Italy Facebook Page did a good job of putting out the programs key messages but 83.3% (10 out

of the 12) put agree to being interested in seeing different information from what was already

posted on the Facebook page. Through this feedback, I realized that every week I need to try and

feature different types of posts, so people don’t just get sick of seeing the same thing.

In order to fully understand my quantitative results I thought that it would be integral to

the campaign procedures to know the current demographics of Arizona students that study

abroad. So I interviewed Renee Griggs, a Study Abroad Coordinator at UA who shared with me

that only 5-6% of the student population studies abroad. The reason for this low percentage is

due to the low in-state tuition compared to the higher cost (for in-state students) of the study

abroad program. Which is why a majority of the students that make up the 5-6% are out-of-state

students, as the price of the program is significantly lower then the cost of a normal semesters

tuition. Of that 5-6% approximately 60% are female students that go abroad and 40% are male

students that go abroad, which she believes is due to the fact that some majors like Engineering

and other hard science majors make it difficult for the students to get credit for their coursework

abroad. From this information I think I will see the most results if I stick to targeting the female

audience, as I know that they will be easier to persuade to participate in the program.

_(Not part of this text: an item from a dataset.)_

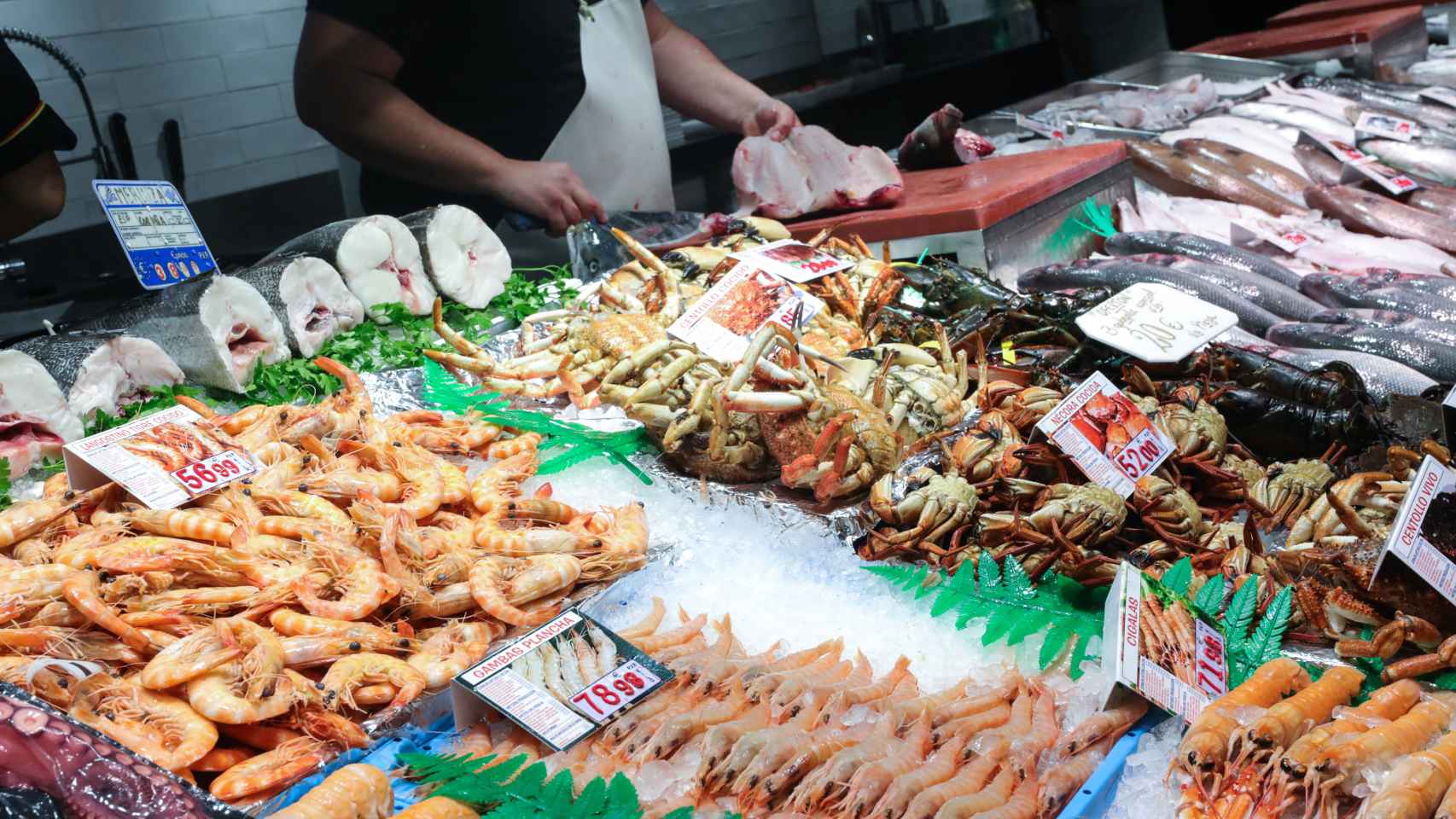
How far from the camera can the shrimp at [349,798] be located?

For my second method I used ethnographic techniques that were discussed in lecture

(King, 2014) to organize a focus group. With a total of 7 current fall semester students (6 girls

and 1 boys) I began the session by asking easy questions to promote creative thinking and foster

a comfortable environment for free discussion (i.e. What comes to mind when I say Orvieto?).

Through the time spent in the focus group, I was able to gain a deeper understanding of what

attracted other people to this program as well as gain some inspiration for ideas to create

valuable publicity. As the results of the focus group showed that prior to arriving in Italy, the



current students had a good sense of what the Orvieto “small town atmosphere” consisted of and

the structure of the program regarding the mandatory class attendance and strict no skipping field

trip policy. I noted that a majority of the focus group participants had gathered the information of

the class and fieldtrip attendance through previous alumni rather than through content on the FB

page. Something that stood out during the discussion was that many people in the group were

surprised by the workload as they were expecting it to be significantly easier then courses taught

at UA. Which reconfirmed for me that there had to be an increase in academic/course related

posts (i.e. What’s on the agenda this Week in Orvieto?).

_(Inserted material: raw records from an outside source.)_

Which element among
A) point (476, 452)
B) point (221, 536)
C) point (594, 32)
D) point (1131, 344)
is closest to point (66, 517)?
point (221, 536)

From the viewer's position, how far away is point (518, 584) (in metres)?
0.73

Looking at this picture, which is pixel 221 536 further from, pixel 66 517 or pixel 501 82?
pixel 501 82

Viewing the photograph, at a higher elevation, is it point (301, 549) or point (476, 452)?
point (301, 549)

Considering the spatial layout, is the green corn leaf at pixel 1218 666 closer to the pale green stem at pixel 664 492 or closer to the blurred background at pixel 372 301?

Lastly, I sat down for a purposive interview with Melanie Cady, a senior at the University

of Arizona studying abroad in Orvieto this semester. We disused her motivations for choosing

this particular program, what type of student she thinks would do well studying abroad in

Orvieto, and how we can best utilize the Facebook page to facilitate the application process.

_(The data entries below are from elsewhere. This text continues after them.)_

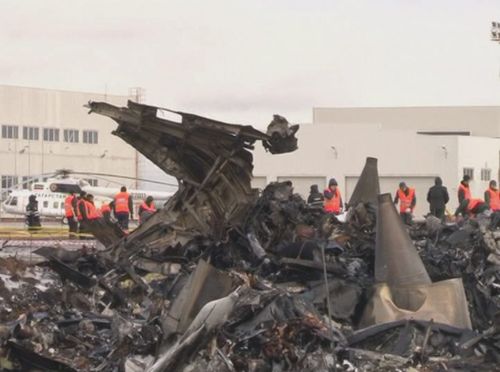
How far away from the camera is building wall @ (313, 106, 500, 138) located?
6450 centimetres

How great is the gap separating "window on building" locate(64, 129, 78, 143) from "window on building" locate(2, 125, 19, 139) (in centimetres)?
354

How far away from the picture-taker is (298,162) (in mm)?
54812

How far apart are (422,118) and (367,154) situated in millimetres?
11561

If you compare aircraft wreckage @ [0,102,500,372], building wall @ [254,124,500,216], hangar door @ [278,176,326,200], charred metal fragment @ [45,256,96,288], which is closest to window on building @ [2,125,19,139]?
building wall @ [254,124,500,216]

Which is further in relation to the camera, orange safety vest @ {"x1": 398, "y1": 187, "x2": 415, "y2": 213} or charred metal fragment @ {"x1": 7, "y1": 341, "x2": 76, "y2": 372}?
orange safety vest @ {"x1": 398, "y1": 187, "x2": 415, "y2": 213}

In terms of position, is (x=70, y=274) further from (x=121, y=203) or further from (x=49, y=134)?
(x=49, y=134)

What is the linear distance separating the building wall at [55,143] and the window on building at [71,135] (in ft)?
0.76

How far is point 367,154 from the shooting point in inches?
Answer: 2164

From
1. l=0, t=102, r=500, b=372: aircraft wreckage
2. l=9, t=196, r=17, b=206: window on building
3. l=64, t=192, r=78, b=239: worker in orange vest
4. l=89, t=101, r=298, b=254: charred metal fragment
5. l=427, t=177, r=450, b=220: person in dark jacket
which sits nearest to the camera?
l=0, t=102, r=500, b=372: aircraft wreckage

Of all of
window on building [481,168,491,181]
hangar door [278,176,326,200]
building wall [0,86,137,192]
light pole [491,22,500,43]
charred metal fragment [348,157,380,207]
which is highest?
light pole [491,22,500,43]

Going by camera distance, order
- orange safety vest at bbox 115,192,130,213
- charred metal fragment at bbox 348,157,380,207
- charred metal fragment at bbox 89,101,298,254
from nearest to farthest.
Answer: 1. charred metal fragment at bbox 89,101,298,254
2. charred metal fragment at bbox 348,157,380,207
3. orange safety vest at bbox 115,192,130,213

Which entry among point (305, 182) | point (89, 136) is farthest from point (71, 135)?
point (305, 182)

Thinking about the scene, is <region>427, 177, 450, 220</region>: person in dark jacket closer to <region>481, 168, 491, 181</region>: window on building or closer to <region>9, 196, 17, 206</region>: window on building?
<region>9, 196, 17, 206</region>: window on building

From the interview, I concluded that many students aren’t aware of how easy the application

process is. There is the misconception that applying to study abroad is a huge ordeal, but in

reality if you work on the application a little in advance it’s a piece of cake. Using the

information gained from Cady, I could create posts that specifically list out the steps for potential

applicants, showing students that it is only a four-step process. Which will hopefully eliminate

the idea that it is long challenging process.